In praise of shadows
Self-reflection for Tanizaki is not a painful or unpleasant process but it is contrasted with the stark nudity of electric light which is become a destroyer of the subtleties that had been treasured by Japanese culture for centuries before (the essay was written in the midst of widespread electrification in Japan in 1933). The brightness of a lightbulb is in contrast to the traditional Japanese aesthetic that Tanizaki savours; its palette of tarnished metals, grainy wood and soft luminescent paper screens. The essay is a lament for a culture of tranquility and reflection lost out to the Western aesthetic of examination, of inquiry, which in brutalist, post modern, industrial architecture – the architecture not of design but of conversion – includes prominent display of vents and fans and piping; so much in contrast to the purist, gentle, Japanese aesthetic of perfection and beauty through extreme self-restraint:
“What incredible pains the fancier of traditional architecture must take when he sets out to build a house in pure Japanese style, striving somehow to make electric wires, gas pipes, and water lines harmonize with the austerity of Japanese rooms […] The purist may rack his brains over the placement of a single telephone, hiding it behind the staircase or in a corner of the hallway.”

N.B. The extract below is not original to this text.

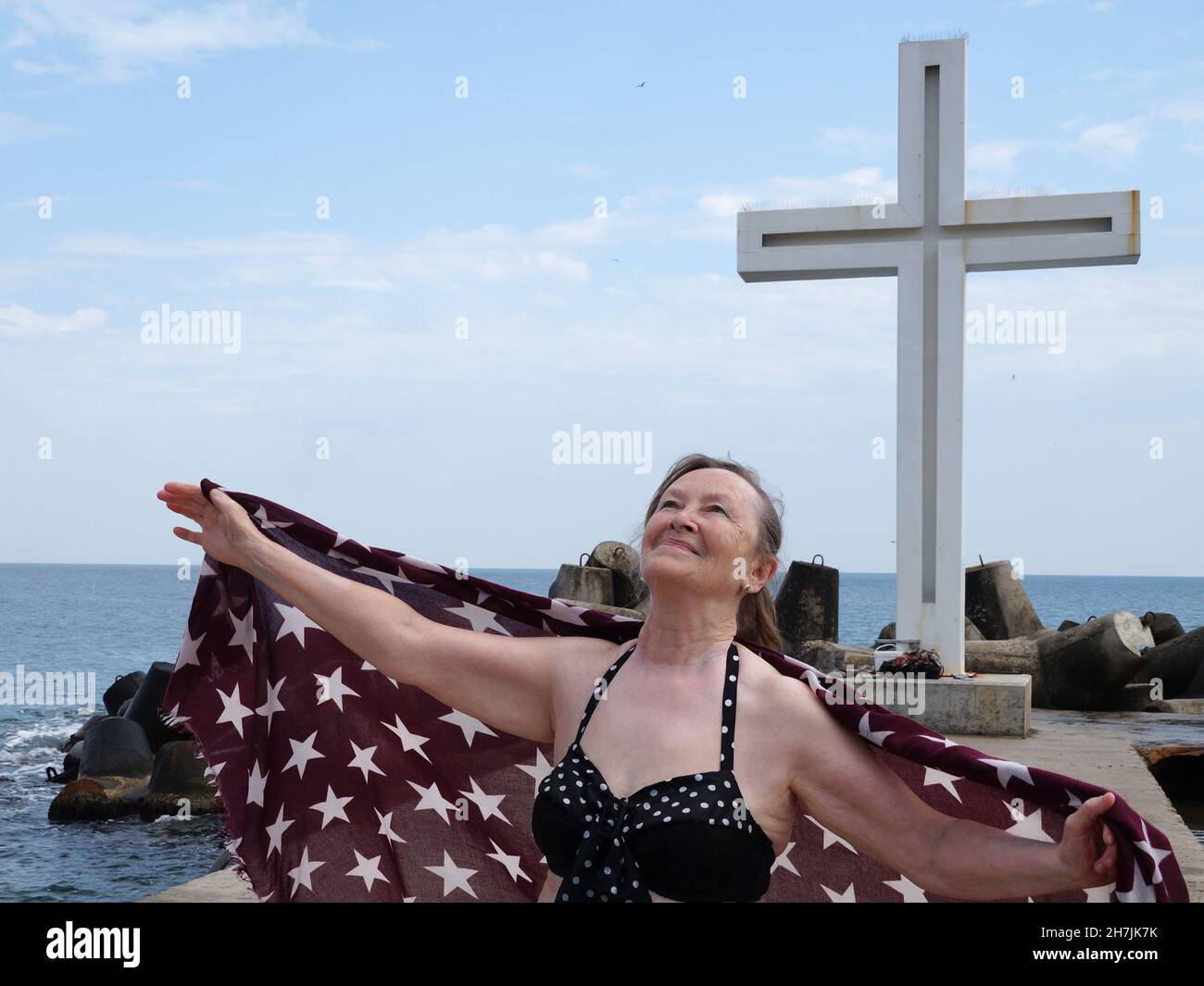 Eine ältere lächelnde Frau, die einen Schal im Wind mit offenen Armen an der Küste vor dem Hintergrund eines großen Kreuzes hält. Stockfoto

The essay is itself a mirror from another time and culture for us to look into, a lovely treatise on the power and importance of natural light, a challenge to the necessity of constant and increasing electrification. Re-reading my journals reminded me that writing down often hides more than it reveals but Tanizaki’s essay is a reminder that as we progress unrelenting into our future selves we may come closer to understanding our present selves and the world around us if “we can turn off the electric lights and see what it is like without them.”